======== 阅读材料 ========
在每次循环中,将检测连接状态,当 link->disconnected = 1时,将进行重连

int serverCron(struct aeEventLoop *eventLoop, long long id, void *clientData)
{
    ...
    if (server.sentinel_mode) sentinelTimer();
    ...
}
void sentinelTimer(void) {
    ...
    sentinelHandleDictOfRedisInstances(sentinel.masters);
   ...
}

void sentinelHandleDictOfRedisInstances(dict *instances) {
    dictIterator *di;
    dictEntry *de;
    sentinelRedisInstance *switch_to_promoted = NULL;

    /* There are a number of things we need to perform against every master. */
    di = dictGetIterator(instances);
    while((de = dictNext(di)) != NULL) {
        sentinelRedisInstance *ri = dictGetVal(de);

        sentinelHandleRedisInstance(ri);
        if (ri->flags & SRI_MASTER) {
            sentinelHandleDictOfRedisInstances(ri->slaves);
            sentinelHandleDictOfRedisInstances(ri->sentinels);
            if (ri->failover_state == SENTINEL_FAILOVER_STATE_UPDATE_CONFIG) {
                switch_to_promoted = ri;
            }
        }
    }
    if (switch_to_promoted)
======== 所给条目 ========
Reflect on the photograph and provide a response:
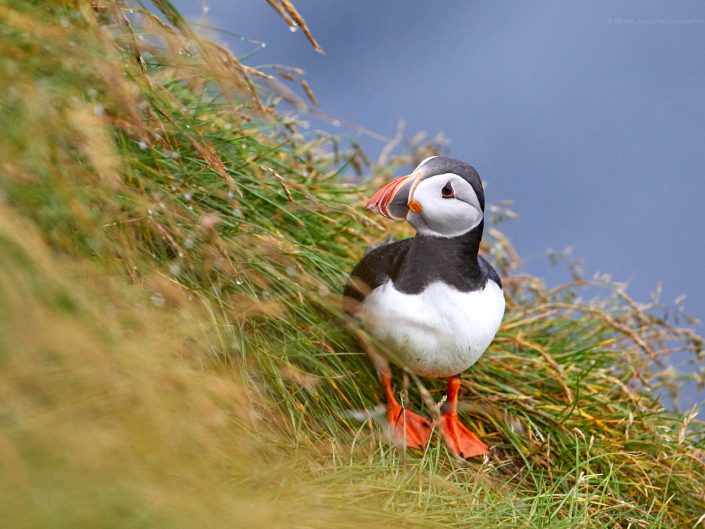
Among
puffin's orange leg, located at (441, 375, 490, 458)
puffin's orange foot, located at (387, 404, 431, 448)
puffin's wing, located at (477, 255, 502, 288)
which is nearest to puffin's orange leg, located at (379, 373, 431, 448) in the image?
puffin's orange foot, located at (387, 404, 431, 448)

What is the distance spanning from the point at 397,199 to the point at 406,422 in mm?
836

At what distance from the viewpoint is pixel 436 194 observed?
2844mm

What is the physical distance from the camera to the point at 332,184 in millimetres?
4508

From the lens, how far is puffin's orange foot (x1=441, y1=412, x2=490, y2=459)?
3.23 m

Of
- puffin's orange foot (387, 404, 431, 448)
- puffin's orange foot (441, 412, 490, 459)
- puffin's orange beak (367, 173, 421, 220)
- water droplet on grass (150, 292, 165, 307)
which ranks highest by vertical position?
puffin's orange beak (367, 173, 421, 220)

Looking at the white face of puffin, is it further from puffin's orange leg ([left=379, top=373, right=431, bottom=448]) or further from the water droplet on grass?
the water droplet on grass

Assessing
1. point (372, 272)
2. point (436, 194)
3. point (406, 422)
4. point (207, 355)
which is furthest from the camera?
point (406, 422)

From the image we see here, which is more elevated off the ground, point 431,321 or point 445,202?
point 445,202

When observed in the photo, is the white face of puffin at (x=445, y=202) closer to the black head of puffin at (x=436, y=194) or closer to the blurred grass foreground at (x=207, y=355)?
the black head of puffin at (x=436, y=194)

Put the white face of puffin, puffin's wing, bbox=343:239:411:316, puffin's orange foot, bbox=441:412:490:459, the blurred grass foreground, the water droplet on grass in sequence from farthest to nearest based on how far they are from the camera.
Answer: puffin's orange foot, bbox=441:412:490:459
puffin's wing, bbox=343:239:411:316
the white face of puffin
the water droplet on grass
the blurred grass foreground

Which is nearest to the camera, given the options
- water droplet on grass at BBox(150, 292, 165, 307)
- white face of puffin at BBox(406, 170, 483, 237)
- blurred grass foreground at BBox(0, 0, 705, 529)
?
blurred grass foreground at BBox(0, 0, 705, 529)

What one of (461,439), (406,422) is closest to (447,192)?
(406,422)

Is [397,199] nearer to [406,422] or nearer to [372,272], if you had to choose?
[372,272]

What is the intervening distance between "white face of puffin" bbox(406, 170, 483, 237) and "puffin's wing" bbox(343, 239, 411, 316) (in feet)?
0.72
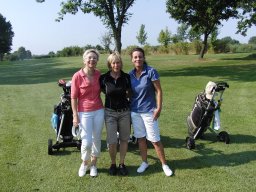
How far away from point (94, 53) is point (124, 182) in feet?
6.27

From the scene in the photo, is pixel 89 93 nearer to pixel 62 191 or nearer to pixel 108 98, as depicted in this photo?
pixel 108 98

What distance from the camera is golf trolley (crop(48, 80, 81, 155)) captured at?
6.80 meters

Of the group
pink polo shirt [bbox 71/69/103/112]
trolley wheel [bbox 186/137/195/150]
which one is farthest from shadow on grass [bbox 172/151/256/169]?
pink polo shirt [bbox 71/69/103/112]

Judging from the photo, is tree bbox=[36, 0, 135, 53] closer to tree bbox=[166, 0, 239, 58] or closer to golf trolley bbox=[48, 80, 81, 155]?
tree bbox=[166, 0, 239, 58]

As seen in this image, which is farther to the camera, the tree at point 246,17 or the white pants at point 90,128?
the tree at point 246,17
========
## 任务目标
请把关于哨兵重连的这段代码从含有“sentinelHandleRedisInstance(ri);”的地方开始、到“if (switch_to_promoted)”为止重写一遍，并把其中的“switch_to_promoted”一律换成“promoted_master”。 这些条目与本题毫无关系。

## 本题输出
sentinelHandleRedisInstance(ri);
        if (ri->flags & SRI_MASTER) {
            sentinelHandleDictOfRedisInstances(ri->slaves);
            sentinelHandleDictOfRedisInstances(ri->sentinels);
            if (ri->failover_state == SENTINEL_FAILOVER_STATE_UPDATE_CONFIG) {
                promoted_master = ri;
            }
        }
    }
    if (promoted_master)